Work to do:
Copy every row below word for word, and leave the pictures out of your copy.

Extracted information:
--- start ---

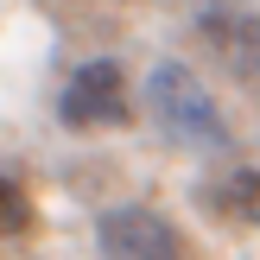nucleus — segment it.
<instances>
[{
	"label": "nucleus",
	"instance_id": "1",
	"mask_svg": "<svg viewBox=\"0 0 260 260\" xmlns=\"http://www.w3.org/2000/svg\"><path fill=\"white\" fill-rule=\"evenodd\" d=\"M146 102H152V121L178 140V146H203V152H222L229 146V121L222 108L210 102V89L197 83L190 63H159L146 83Z\"/></svg>",
	"mask_w": 260,
	"mask_h": 260
},
{
	"label": "nucleus",
	"instance_id": "2",
	"mask_svg": "<svg viewBox=\"0 0 260 260\" xmlns=\"http://www.w3.org/2000/svg\"><path fill=\"white\" fill-rule=\"evenodd\" d=\"M197 32L210 38V51L222 57V70L235 76L241 89L260 95V13L235 7V0H210L197 13Z\"/></svg>",
	"mask_w": 260,
	"mask_h": 260
},
{
	"label": "nucleus",
	"instance_id": "3",
	"mask_svg": "<svg viewBox=\"0 0 260 260\" xmlns=\"http://www.w3.org/2000/svg\"><path fill=\"white\" fill-rule=\"evenodd\" d=\"M57 114H63V127H121L127 121V83H121V70H114L108 57L70 70V83H63V95H57Z\"/></svg>",
	"mask_w": 260,
	"mask_h": 260
},
{
	"label": "nucleus",
	"instance_id": "4",
	"mask_svg": "<svg viewBox=\"0 0 260 260\" xmlns=\"http://www.w3.org/2000/svg\"><path fill=\"white\" fill-rule=\"evenodd\" d=\"M95 241L108 254H140V260H172V254H184V235H178L159 210H146V203H121V210H108L95 222Z\"/></svg>",
	"mask_w": 260,
	"mask_h": 260
},
{
	"label": "nucleus",
	"instance_id": "5",
	"mask_svg": "<svg viewBox=\"0 0 260 260\" xmlns=\"http://www.w3.org/2000/svg\"><path fill=\"white\" fill-rule=\"evenodd\" d=\"M203 203H210V216H222L235 229H260V172H229L216 184H203Z\"/></svg>",
	"mask_w": 260,
	"mask_h": 260
},
{
	"label": "nucleus",
	"instance_id": "6",
	"mask_svg": "<svg viewBox=\"0 0 260 260\" xmlns=\"http://www.w3.org/2000/svg\"><path fill=\"white\" fill-rule=\"evenodd\" d=\"M32 229V197L13 178H0V235H25Z\"/></svg>",
	"mask_w": 260,
	"mask_h": 260
}]
</instances>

--- end ---

In response:
nucleus — segment it.
<instances>
[{
	"label": "nucleus",
	"instance_id": "1",
	"mask_svg": "<svg viewBox=\"0 0 260 260\" xmlns=\"http://www.w3.org/2000/svg\"><path fill=\"white\" fill-rule=\"evenodd\" d=\"M146 102H152V121L178 140V146H203V152H222L229 146V121L222 108L210 102V89L197 83L190 63H159L146 83Z\"/></svg>",
	"mask_w": 260,
	"mask_h": 260
},
{
	"label": "nucleus",
	"instance_id": "2",
	"mask_svg": "<svg viewBox=\"0 0 260 260\" xmlns=\"http://www.w3.org/2000/svg\"><path fill=\"white\" fill-rule=\"evenodd\" d=\"M197 32L210 38V51L222 57V70L235 76L241 89L260 95V13L235 7V0H210L197 13Z\"/></svg>",
	"mask_w": 260,
	"mask_h": 260
},
{
	"label": "nucleus",
	"instance_id": "3",
	"mask_svg": "<svg viewBox=\"0 0 260 260\" xmlns=\"http://www.w3.org/2000/svg\"><path fill=\"white\" fill-rule=\"evenodd\" d=\"M57 114H63V127H121L127 121V83H121V70H114L108 57L70 70V83H63V95H57Z\"/></svg>",
	"mask_w": 260,
	"mask_h": 260
},
{
	"label": "nucleus",
	"instance_id": "4",
	"mask_svg": "<svg viewBox=\"0 0 260 260\" xmlns=\"http://www.w3.org/2000/svg\"><path fill=\"white\" fill-rule=\"evenodd\" d=\"M95 241L108 254H140V260H172V254H184V235H178L159 210H146V203H121V210H108L95 222Z\"/></svg>",
	"mask_w": 260,
	"mask_h": 260
},
{
	"label": "nucleus",
	"instance_id": "5",
	"mask_svg": "<svg viewBox=\"0 0 260 260\" xmlns=\"http://www.w3.org/2000/svg\"><path fill=\"white\" fill-rule=\"evenodd\" d=\"M203 203H210V216H222L235 229H260V172H229L216 184H203Z\"/></svg>",
	"mask_w": 260,
	"mask_h": 260
},
{
	"label": "nucleus",
	"instance_id": "6",
	"mask_svg": "<svg viewBox=\"0 0 260 260\" xmlns=\"http://www.w3.org/2000/svg\"><path fill=\"white\" fill-rule=\"evenodd\" d=\"M32 229V197L13 178H0V235H25Z\"/></svg>",
	"mask_w": 260,
	"mask_h": 260
}]
</instances>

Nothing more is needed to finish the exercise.